> SET TASK: Please continue the mailing-list message below about pw(8) adding the toor account with the wrong UID, picking up right after its last line of code.

> TEXT TO READ:
Re: 10.2-BETA1: pw(8) does not support "pw useradd name -u 0"

2015-07-14 Thread Jan Mikkelsen

> On 13 Jul 2015, at 19:10, Baptiste Daroussin  wrote:
> 
> On Mon, Jul 13, 2015 at 10:36:28AM +0200, Baptiste Daroussin wrote:
>> On Mon, Jul 13, 2015 at 04:57:32PM +1000, Jan Mikkelsen wrote:
>>> Hi,
>>> 
>>> In our system build scripts we have this command:
>>> 
>>> /usr/sbin/pw -V $d useradd toor -u 0 -g 0 -d /root -s /bin/sh -c 
>>> "Bourne-again Superuser" -g wheel -o
>>> 
>>> After 10.2-BETA1, the toor account is being added with UID 1001 instead of 
>>> UID 0. This looks like a problem with line 754 in pw_user.c, which has this 
>>> test:
>>> 
>>>/*
>>> * Check the given uid, if any
>>> */
>>>if (id > 0) {
>>>uid = (uid_t) id;
>>> 
>>>if ((pwd = GETPWUID(uid)) != NULL && conf.checkduplicate)

> MATERIAL SHOWN:

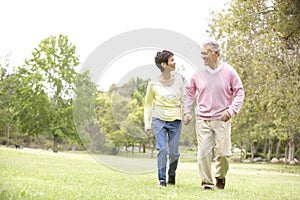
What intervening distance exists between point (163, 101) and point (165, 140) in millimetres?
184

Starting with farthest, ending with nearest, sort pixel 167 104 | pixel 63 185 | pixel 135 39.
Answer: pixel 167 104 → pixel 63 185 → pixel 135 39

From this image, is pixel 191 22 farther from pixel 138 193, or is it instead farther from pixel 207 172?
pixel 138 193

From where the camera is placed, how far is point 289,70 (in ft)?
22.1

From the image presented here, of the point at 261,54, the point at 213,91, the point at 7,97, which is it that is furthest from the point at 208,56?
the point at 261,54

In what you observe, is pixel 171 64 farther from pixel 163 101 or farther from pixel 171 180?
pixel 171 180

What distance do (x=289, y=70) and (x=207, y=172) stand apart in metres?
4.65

---

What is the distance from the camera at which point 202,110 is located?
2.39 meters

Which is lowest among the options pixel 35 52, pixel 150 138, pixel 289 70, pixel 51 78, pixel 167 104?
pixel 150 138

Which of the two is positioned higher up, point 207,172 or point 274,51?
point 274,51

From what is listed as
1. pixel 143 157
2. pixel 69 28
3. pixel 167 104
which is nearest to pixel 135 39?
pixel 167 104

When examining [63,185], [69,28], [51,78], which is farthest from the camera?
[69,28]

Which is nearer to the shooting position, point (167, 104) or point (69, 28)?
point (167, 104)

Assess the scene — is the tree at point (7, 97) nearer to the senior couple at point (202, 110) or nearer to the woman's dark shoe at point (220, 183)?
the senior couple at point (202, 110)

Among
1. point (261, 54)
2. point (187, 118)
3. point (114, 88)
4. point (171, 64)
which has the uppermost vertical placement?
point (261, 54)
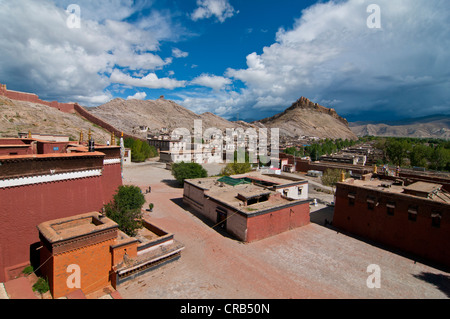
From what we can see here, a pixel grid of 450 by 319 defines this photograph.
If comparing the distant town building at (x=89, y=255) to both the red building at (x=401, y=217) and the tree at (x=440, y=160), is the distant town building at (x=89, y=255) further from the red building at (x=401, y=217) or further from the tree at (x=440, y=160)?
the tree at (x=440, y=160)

* * *

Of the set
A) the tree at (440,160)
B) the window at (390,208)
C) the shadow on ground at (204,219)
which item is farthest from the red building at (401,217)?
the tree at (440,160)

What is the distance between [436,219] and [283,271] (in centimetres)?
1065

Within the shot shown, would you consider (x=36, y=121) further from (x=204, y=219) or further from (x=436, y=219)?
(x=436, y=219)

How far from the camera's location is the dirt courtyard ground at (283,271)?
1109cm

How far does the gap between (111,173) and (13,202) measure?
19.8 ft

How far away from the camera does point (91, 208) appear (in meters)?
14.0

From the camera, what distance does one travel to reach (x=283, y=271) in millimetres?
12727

> TASK ANSWER:
>>>errx(EX_DATAERR, "uid `%u' has already been 
>>> allocated", pwd->pw_uid);
>>>} else {
>>>struct bitmap   bm;
>>> 
>>> 
>>> The (id > 0) test should probably be (id >= 0) to allow “-u 0” to be passed 
>>> on the command line.
>>> 
>>> This change is from r285092 by bapt@. Was this change in behaviour 
>>> intentional?
>> 
>> Nope, I'll fix asap
>> 
>> Thanks for reporting
>> 
>> Best regards,
>> Bapt
> 
> Fixed in head, will be merged soon in stable, I also added a regression test
> about this.
> 
> Please note that you do add -g 0 and -g wheel in your command line, this is
> buggy, only one should be specified.
> 
> Best regards,
> bapt

The next problem is that the meaning of the -o option seems to have been 
reversed. Setting -o sets conf.checkduplicate to true, which is then tested in 
the code fragment above. Setting -o is meant to prevent duplicate checking, not 
turn it on.

My guess is that this isn’t intentional either.

Also: The policy for auto-allocating group identifiers seems to have changed. 
For UIDs < 1000 the old pw allocated a GID the same as the UID. This pw 
allocates the next available above 1000. I can see an argument for both cases 
and I’ve changed our build scripts to deal with this but I’m curious: Was this 
intentional also?

Regards,

Jan.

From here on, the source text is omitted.